What needs to be done: Copy each line of the data below without any changes.

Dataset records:
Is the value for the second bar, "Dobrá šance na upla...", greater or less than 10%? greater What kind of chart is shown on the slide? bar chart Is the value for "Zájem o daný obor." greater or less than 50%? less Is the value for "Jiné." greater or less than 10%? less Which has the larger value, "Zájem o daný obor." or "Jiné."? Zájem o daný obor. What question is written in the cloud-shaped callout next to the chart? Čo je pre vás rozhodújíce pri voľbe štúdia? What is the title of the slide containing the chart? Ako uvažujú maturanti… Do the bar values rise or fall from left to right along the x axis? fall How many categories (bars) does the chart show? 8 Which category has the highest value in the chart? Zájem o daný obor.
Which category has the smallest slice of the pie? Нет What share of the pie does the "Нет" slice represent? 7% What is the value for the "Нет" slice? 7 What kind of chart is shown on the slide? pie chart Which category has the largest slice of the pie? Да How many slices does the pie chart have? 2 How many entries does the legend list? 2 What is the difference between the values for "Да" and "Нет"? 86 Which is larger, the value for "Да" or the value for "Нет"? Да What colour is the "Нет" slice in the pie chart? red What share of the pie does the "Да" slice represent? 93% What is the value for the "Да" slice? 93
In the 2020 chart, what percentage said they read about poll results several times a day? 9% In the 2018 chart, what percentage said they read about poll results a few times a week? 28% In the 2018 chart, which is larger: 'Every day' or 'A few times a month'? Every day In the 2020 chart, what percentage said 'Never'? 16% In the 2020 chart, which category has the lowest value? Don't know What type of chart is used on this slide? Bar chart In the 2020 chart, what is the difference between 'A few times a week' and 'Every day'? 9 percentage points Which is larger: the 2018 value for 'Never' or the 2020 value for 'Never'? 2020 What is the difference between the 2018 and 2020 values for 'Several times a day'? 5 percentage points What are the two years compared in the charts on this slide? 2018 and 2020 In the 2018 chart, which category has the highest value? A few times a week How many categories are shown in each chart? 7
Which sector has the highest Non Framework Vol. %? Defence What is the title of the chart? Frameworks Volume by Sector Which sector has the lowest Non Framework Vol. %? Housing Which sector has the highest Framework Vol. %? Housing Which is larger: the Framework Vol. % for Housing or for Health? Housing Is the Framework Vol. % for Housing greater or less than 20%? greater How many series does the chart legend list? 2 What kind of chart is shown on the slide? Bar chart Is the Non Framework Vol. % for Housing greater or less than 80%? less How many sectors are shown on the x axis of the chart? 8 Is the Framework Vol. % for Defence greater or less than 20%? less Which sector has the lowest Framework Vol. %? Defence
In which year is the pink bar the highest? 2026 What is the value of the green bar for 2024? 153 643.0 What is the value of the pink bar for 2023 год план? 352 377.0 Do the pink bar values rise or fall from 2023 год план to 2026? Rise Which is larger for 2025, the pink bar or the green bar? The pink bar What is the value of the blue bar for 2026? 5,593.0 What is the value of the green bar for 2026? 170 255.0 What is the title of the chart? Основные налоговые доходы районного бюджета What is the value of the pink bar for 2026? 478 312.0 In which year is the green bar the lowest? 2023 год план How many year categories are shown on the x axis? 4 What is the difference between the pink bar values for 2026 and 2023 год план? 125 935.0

Response area:
Is the value for the second bar, "Dobrá šance na upla...", greater or less than 10%? greater What kind of chart is shown on the slide? bar chart Is the value for "Zájem o daný obor." greater or less than 50%? less Is the value for "Jiné." greater or less than 10%? less Which has the larger value, "Zájem o daný obor." or "Jiné."? Zájem o daný obor. What question is written in the cloud-shaped callout next to the chart? Čo je pre vás rozhodújíce pri voľbe štúdia? What is the title of the slide containing the chart? Ako uvažujú maturanti… Do the bar values rise or fall from left to right along the x axis? fall How many categories (bars) does the chart show? 8 Which category has the highest value in the chart? Zájem o daný obor.
Which category has the smallest slice of the pie? Нет What share of the pie does the "Нет" slice represent? 7% What is the value for the "Нет" slice? 7 What kind of chart is shown on the slide? pie chart Which category has the largest slice of the pie? Да How many slices does the pie chart have? 2 How many entries does the legend list? 2 What is the difference between the values for "Да" and "Нет"? 86 Which is larger, the value for "Да" or the value for "Нет"? Да What colour is the "Нет" slice in the pie chart? red What share of the pie does the "Да" slice represent? 93% What is the value for the "Да" slice? 93
In the 2020 chart, what percentage said they read about poll results several times a day? 9% In the 2018 chart, what percentage said they read about poll results a few times a week? 28% In the 2018 chart, which is larger: 'Every day' or 'A few times a month'? Every day In the 2020 chart, what percentage said 'Never'? 16% In the 2020 chart, which category has the lowest value? Don't know What type of chart is used on this slide? Bar chart In the 2020 chart, what is the difference between 'A few times a week' and 'Every day'? 9 percentage points Which is larger: the 2018 value for 'Never' or the 2020 value for 'Never'? 2020 What is the difference between the 2018 and 2020 values for 'Several times a day'? 5 percentage points What are the two years compared in the charts on this slide? 2018 and 2020 In the 2018 chart, which category has the highest value? A few times a week How many categories are shown in each chart? 7
Which sector has the highest Non Framework Vol. %? Defence What is the title of the chart? Frameworks Volume by Sector Which sector has the lowest Non Framework Vol. %? Housing Which sector has the highest Framework Vol. %? Housing Which is larger: the Framework Vol. % for Housing or for Health? Housing Is the Framework Vol. % for Housing greater or less than 20%? greater How many series does the chart legend list? 2 What kind of chart is shown on the slide? Bar chart Is the Non Framework Vol. % for Housing greater or less than 80%? less How many sectors are shown on the x axis of the chart? 8 Is the Framework Vol. % for Defence greater or less than 20%? less Which sector has the lowest Framework Vol. %? Defence
In which year is the pink bar the highest? 2026 What is the value of the green bar for 2024? 153 643.0 What is the value of the pink bar for 2023 год план? 352 377.0 Do the pink bar values rise or fall from 2023 год план to 2026? Rise Which is larger for 2025, the pink bar or the green bar? The pink bar What is the value of the blue bar for 2026? 5,593.0 What is the value of the green bar for 2026? 170 255.0 What is the title of the chart? Основные налоговые доходы районного бюджета What is the value of the pink bar for 2026? 478 312.0 In which year is the green bar the lowest? 2023 год план How many year categories are shown on the x axis? 4 What is the difference between the pink bar values for 2026 and 2023 год план? 125 935.0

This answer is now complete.